2009-11-08

Apache access log quick & dirty busy report (from awk to Perl).

This is my second awk snippet that I've clumsily rewritten in Perl in my attempt to improve my Perl chops. I'll refactor for more elegant Perl later.

What this script does is spits out a report of the number of requests from Apache access logs (default common LogFormat) broken down by day and hour.

Here is what a line from Apache httpd access logs looks like.

127.0.0.1 - frank [10/Oct/2000:13:55:36 -0700] "GET /apache_pb.gif HTTP/1.0" 200 2326


Here is the awk script.

#!/bin/gawk -f

BEGIN {
        months["Jan"] = 01
        months["Feb"] = 02
        months["Mar"] = 03
        months["Apr"] = 04
        months["May"] = 05
        months["Jun"] = 06
        months["Jul"] = 07
        months["Aug"] = 08
        months["Sep"] = 09
        months["Oct"] = 10
        months["Nov"] = 11
        months["Dec"] = 12
}

{
        key = substr($4, 2, 14)

        if (key in totals) {
                totals[key]++
        }
        else {
                totals[key] = 1
        }
}

END {

        printf("| *date* | *hour* | *total* | *req/min* |\n")

        sort = "sort -k1,2 -t'|'"
        for (indx in totals) {

                hour = substr(indx, 13, 2)
                day = substr(indx, 1, 2)
                month_word = substr(indx, 4, 3)
                month = months[month_word]
                year = substr(indx, 8, 4)
                rate = totals[indx] / 60

                printf("| %d-%02d-%02d | %02d | %d | %.0f |\n", year, month, day, hour, totals[indx], rate) | sort
        }
        close(sort)
}

Even my awk code has extraneous sytax.
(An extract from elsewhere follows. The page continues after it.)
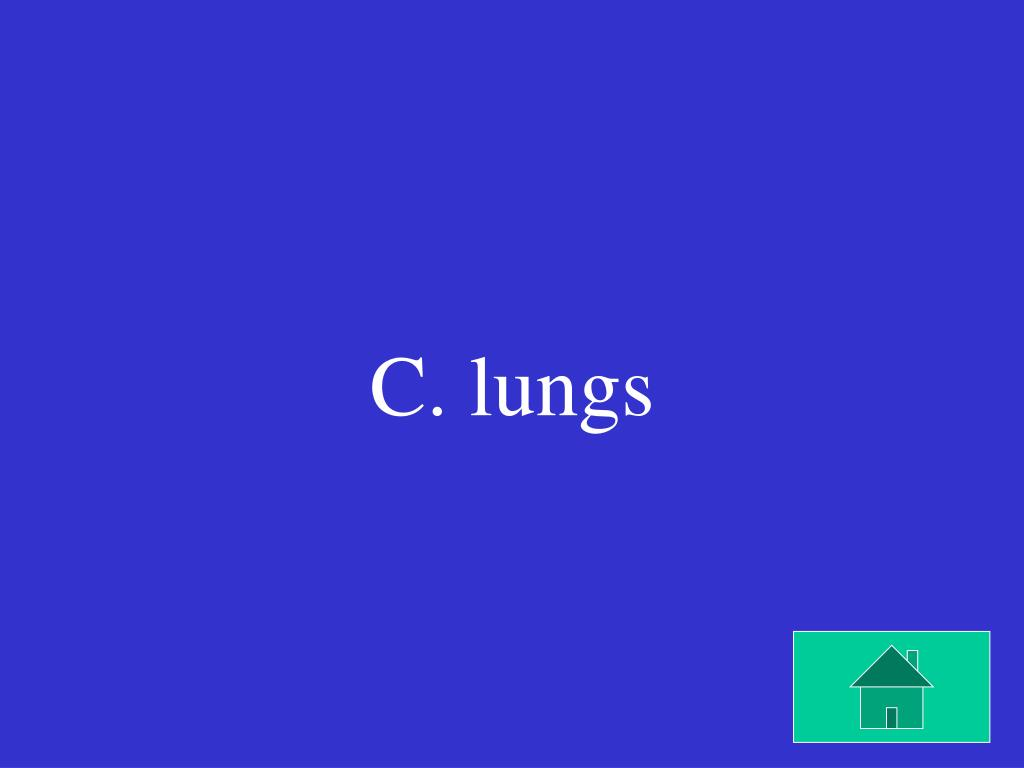 C. lungs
I did not need to test the associative array key before incrementing its value. Oh, well. My dirty laundry is here for all to see.

Here is an example of what the script output looks like.
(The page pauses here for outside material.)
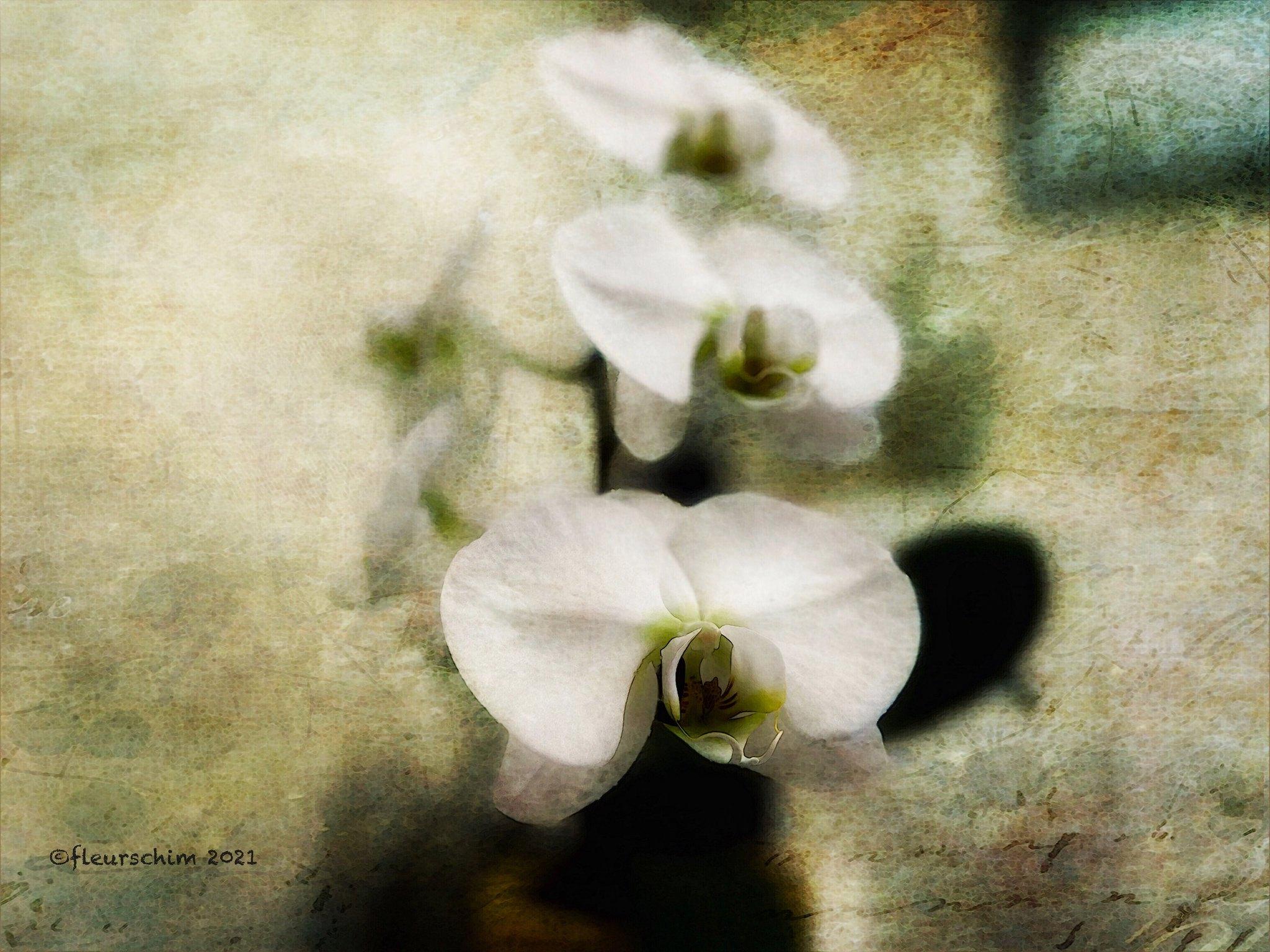 Visions © Fleur Schim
| *date* | *hour* | *total* | *req/min* |
| 2009-11-06 | 09 | 188 | 3 |
| 2009-11-06 | 10 | 9 | 0 |
| 2009-11-06 | 11 | 29 | 0 |

You'll notice that is comes out formatted as TWiki – ahemFoswiki syntax for easy pasting. The format is also close enough to CSV that importation into spreadsheets and databases is not a challenge.
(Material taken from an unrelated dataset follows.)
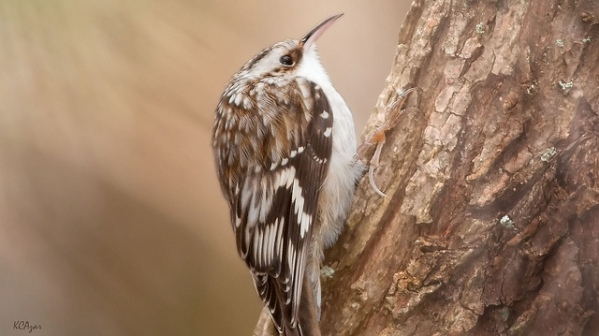 Brown Creeper by Kelly Colgan Azar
Here is my Perl equivalent.

#!/usr/bin/perl -anw

use warnings;
use strict;

my %month = (
             "Jan" => 1,
             "Feb" => 2,
             "Mar" => 3,
             "Apr" => 4,
             "May" => 5,
             "Jun" => 6,
             "Jul" => 7,
             "Aug" => 8,
             "Sep" => 9,
             "Oct" => 10,
             "Nov" => 11,
             "Dec" => 12,
);

our %total;
# Each outer hash key is a date stamp.
# Each outer hash value is an hash reference.
# Each inner hash has a key for reported hours of that day.
# The value at each inner key is the tally of the corresponding access requests.
$total{substr($F[3], 1, 11)}->{substr($F[3], 13, 2)}++;

END {

    print "| *date* | *hour* | *total* | *req/min* |\n";

    for my $t (sort(keys %total)) {
        my $day = substr $t, 0, 2;
        my $month_word = substr $t, 3, 3;
        my $month = $month{$month_word};
        my $year = substr $t, 7, 4;

        for my $hour (sort(keys %{$total{$t}})) {
            my $rate = $total{$t}->{$hour} / 60;
            printf "| %d-%02d-%02d | %02d | %d | %.0f |\n", ($year, $month, $day, $hour, $total{$t}->{$hour}, $rate);
        }
    }
}

Even my rough draft is a wee bit more elegant than the awk syntax. I did not rely on an external program to performing the sorting, thanks to Perl's sort.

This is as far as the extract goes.